45 percent ­– proportion of imported oil products of the total annual fuel consumption in Indonesia
Imports? Yes, imports. Our crude oil production can only fill up half of Indonesia’s oil refinery capacity of about 1 million barrels a day. Half of the crude oil demand to be processed into gasoline and diesel oil to start your cars has to be imported. On top of that, our own refineries don’t make enough petroleum products, also made from imported crude oil. That means we import both crude oil and oil products daily to meet domestic fuel demand.

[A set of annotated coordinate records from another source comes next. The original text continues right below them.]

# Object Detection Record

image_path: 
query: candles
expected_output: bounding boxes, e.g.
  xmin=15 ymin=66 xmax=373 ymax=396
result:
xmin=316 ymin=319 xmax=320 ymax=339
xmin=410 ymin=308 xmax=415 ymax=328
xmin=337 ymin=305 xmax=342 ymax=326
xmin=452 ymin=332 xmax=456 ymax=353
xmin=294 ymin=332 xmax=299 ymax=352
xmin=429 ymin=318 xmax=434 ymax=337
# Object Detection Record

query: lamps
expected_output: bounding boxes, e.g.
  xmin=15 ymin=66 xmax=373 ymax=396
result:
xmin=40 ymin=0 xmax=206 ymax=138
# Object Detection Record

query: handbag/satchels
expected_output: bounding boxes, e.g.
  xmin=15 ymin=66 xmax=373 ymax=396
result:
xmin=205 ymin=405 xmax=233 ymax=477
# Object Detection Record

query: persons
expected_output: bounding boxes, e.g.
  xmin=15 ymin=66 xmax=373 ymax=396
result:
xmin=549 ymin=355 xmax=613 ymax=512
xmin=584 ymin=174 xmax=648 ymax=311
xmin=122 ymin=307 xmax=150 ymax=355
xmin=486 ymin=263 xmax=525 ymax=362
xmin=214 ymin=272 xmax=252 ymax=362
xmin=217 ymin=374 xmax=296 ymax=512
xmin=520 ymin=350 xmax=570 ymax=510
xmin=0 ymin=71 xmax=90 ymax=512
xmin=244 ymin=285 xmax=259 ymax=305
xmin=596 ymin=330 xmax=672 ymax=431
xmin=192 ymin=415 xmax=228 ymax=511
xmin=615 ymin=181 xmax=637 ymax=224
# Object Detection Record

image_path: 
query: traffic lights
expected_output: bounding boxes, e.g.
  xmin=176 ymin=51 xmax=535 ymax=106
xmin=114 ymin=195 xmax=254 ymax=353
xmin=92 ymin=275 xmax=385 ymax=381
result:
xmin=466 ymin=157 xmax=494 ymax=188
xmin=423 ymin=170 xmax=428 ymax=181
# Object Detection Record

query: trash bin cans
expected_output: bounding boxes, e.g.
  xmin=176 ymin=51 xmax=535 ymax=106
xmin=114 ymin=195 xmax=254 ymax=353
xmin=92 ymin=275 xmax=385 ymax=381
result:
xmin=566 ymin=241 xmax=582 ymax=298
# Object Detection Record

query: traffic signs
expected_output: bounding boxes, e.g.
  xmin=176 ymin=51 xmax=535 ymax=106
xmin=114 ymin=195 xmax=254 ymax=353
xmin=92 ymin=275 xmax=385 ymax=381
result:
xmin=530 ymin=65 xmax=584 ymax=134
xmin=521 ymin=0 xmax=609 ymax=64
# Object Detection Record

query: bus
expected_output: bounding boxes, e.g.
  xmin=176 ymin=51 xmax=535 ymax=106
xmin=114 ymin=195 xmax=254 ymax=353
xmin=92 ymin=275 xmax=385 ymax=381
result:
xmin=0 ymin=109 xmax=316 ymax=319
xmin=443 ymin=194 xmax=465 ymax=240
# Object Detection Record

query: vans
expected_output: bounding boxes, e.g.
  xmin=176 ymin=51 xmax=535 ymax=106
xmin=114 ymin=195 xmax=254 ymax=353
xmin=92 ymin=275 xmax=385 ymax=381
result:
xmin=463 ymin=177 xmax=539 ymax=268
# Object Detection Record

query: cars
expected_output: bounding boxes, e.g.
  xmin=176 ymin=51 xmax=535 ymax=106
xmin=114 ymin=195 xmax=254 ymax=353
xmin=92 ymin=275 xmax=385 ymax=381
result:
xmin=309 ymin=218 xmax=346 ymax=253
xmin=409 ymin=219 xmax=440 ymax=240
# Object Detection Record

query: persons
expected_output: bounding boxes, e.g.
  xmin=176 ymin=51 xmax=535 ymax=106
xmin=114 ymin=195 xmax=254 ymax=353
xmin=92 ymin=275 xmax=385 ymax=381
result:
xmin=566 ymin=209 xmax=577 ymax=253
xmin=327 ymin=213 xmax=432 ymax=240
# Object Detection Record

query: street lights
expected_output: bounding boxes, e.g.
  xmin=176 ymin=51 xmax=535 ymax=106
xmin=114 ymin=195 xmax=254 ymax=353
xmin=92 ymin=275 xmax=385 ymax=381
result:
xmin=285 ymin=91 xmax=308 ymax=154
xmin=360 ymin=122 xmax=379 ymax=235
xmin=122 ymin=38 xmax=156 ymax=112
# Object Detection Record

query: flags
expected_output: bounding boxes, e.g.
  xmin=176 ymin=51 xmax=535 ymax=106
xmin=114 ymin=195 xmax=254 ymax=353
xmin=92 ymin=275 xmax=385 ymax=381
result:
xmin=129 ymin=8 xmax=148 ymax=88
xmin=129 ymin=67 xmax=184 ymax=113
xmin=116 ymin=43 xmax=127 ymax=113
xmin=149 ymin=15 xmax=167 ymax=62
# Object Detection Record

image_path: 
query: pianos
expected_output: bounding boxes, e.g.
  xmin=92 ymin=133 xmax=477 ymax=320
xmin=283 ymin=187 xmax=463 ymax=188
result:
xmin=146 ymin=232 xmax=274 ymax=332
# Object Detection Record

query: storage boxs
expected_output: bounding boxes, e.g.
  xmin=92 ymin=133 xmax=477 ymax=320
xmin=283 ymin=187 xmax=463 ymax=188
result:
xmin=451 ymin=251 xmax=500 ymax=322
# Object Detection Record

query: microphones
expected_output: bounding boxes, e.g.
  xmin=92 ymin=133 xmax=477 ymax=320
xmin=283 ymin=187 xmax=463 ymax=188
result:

This leads to the question: what happened to our supposedly abundant fossil-fuel resources often cited by analysts?
10 years ­– the remaining time that Indonesia’s oil reserves can provide at current production rate and without new discovery
Remember when we’re in primary school or junior high in the 80s or 90s, when our school textbooks proudly declared that Indonesia was a member of the Organization of Petroleum Exporting Countries or OPEC? Well, not since 2008. News flash: we’re not an oil-rich country.  With 250 million people, Indonesia only has 3.7 billion barrels of oil reserves in 2013 that may only last  another 10 years at current production rate and without new discovery, according to data from Indonesia’s upstream oil and gas regulatory body SKK Migas. In comparison, Saudi Arabia, which has less than 30 million people, has 267 billion barrels of oil reserves. Oil, if you remember your Science 101 lesson, is not renewable energy resource. When it has dried out, we can’t produce it again. Billions of dollars need to be spent to drill and find new oil reserves. The era of cheap fuel is over. We were an OPEC member not because we had abundant oil reserves, but because our consumption had been low up until mid-2000s. The outlook is bleak. Indonesia’s oil production is forecast to fall to 600,000 barrels a day in 2020 without any new reserves
More than Rp 200 trillion ­– the amount of fuel subsidy increase this year.

Fuel subsidy will be increased to Rp 291 trillion from Rp 247 trillion this year, among others to subsidize gasoline and diesel oil. This is nearly four times of the funds set aside for the health sector. Indonesian motorists buy subsidized gasoline at Rp 6,500 per liter, which is less than the price of widely-consumed medium rice of Rp 7,500 per liter. If many of us can pay millions of rupiah for monthly installment to buy new cars, would it be fair to pay gasoline at less than half of the price of a pack of cigarettes?  
In his electoral campaign, the President said that the Rp 291 trillion allocated for fuel subsidy could give us:

  • 5 MRT projects
  • 9 double track railway projects
  • 16 modern new airports like Kuala Namu in North Sumatra
  • Rp 1.5 billion per village to 65,714 villages

These are just a few examples. Trillions of rupiah in fuel subsidy can build hundreds of schools and hospitals, instead of going up in a smoke. Yes, life will be a bit harder with higher fuel prices. We may not be able to go out by cars as often. We may have to commute in inhumanely packed busses or commuter trains. But it's the consequences that we have to face after being spoiled for decades with “cheap fuel”.
Dini Respati is a freelance writer who also does volunteer works from time to time at animal shelters.